SQLTeam.com | Weblogs | Forums

Help with deleting one of "nearly" duplicate records


#1

Good day all - will start out by letting you know that my experience with SQL is limited to the most basic types of queries, generally run from VBA behind a user form. So I do apologize if this is simply ridiculous or if I'm not explaining it properly ...

I have a table, named News_Indexing_QA, which currently contains less than 20,000 records, but will be growing quickly. As part of the initial clean up, and as ongoing maintenance, I need to be able to identify and remove all but one record where others that are nearly identical exist. The columns that I can use to determine uniqueness are:
NSN_ID
Code
... In other words, the combined values of these two fields should only exist one time (ever).

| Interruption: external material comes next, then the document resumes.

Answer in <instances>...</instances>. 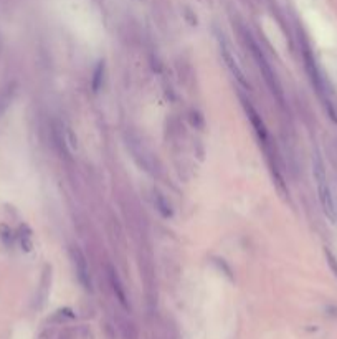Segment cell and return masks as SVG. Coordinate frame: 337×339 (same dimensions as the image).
<instances>
[{"label": "cell", "instance_id": "1", "mask_svg": "<svg viewBox=\"0 0 337 339\" xmlns=\"http://www.w3.org/2000/svg\"><path fill=\"white\" fill-rule=\"evenodd\" d=\"M314 179H316L319 201H321V205L324 208V212H326V215L329 217L332 222H336L337 220L336 203H334V199H332L331 187H329V184H327L326 169H324L322 160H321V158H319L317 154L314 156Z\"/></svg>", "mask_w": 337, "mask_h": 339}]
</instances>
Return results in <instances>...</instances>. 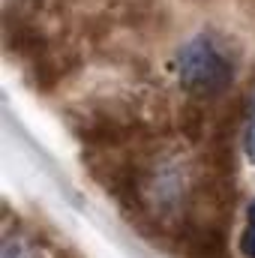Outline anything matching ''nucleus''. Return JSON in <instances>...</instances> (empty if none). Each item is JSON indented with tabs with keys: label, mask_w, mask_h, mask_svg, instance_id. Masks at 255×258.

Would any of you be kind enough to assist me with this? If it matters, I'm using Microsoft SQL Server Management Studio 2008 R2.

Thank you in advance for any guidance.
Regards!


#2

You can use the following query to see which sets have dups, and the number of duplicate entries

SELECT 
	NSN_ID,
	Code,
	COUNT(*) AS DupCount
FROM
	News_Indexing_QA
GROUP BY
	NSN_ID,
	Code
HAVING
	COUNT(*) > 1;

To delete the dups, the following query:

;WITH cte AS
(
	SELECT ROW_NUMBER() OVER( PARTITION BY NSN_ID, Code ORDER BY NSN_ID, Code) AS RN
	FROM News_Indexing_QA
)
DELETE cte WHERE RN > 1;

When there is more than one row for a given combination of NSN_ID and Code, and if you have a preference as to which of those rows to keep, change the ORDER BY clause in the ROW_NUMBER function so that the one that you want to keep comes first in the ordering scheme.


#3

@JamesK, thank you so much for such a quick reply.
I ran the first query and the results are exactly what I'd expect. When I run the second one, as you have it without modifying anything, will it delete all of the "near dupes" or will it retain one?

FYI, it makes no difference to me which are retained, as long as at least one remains in the db.

Thank you again!


#4

It will retain one of the dups. So after the delete you will still end up with the same number of distinct combinations of NSN_ID and Code.

Run the query shown below:

SELECT ROW_NUMBER() OVER( PARTITION BY NSN_ID, Code ORDER BY NSN_ID, Code) AS RN,
*
FROM News_Indexing_QA
ORDER BY NSN_ID, Code

That will show you all the rows and columns in the table, along with a new column RN. When you run the original query I posted, you are going to be deleting all the rows that have RN > 1


#5

You rock... thank you so much!!!!